**What the task asks**
Update the records by changing "nearest" to "closest" throughout and leaving everything else as it is. Give back the text of the records without the pictures.

-------- Supplied entries --------

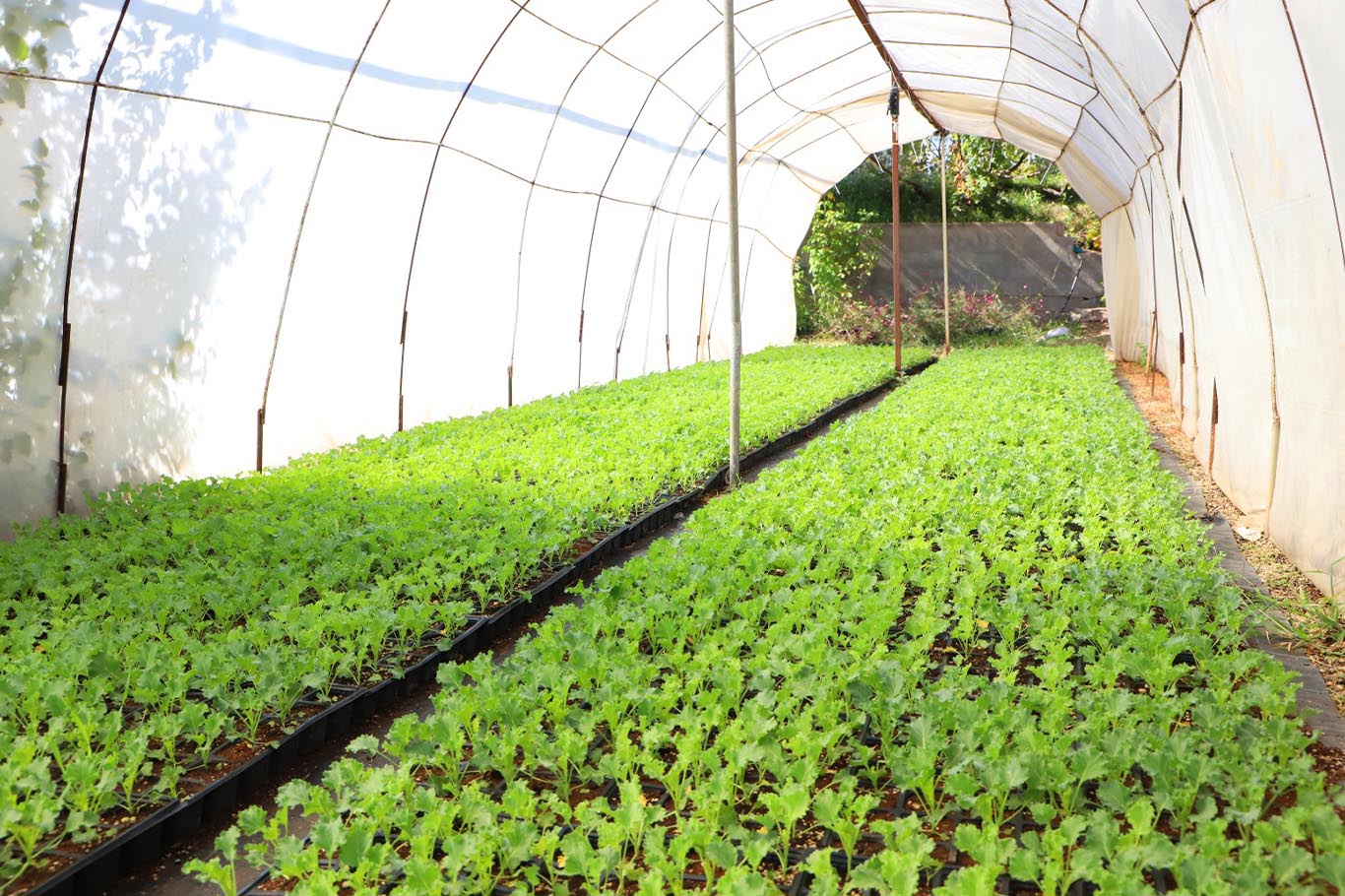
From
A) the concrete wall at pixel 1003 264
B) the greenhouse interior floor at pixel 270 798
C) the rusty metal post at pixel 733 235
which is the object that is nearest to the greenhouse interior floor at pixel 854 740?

--------

**Problem solution**
From
A) the concrete wall at pixel 1003 264
B) the greenhouse interior floor at pixel 270 798
C) the rusty metal post at pixel 733 235
which is the object that is closest to the greenhouse interior floor at pixel 854 740?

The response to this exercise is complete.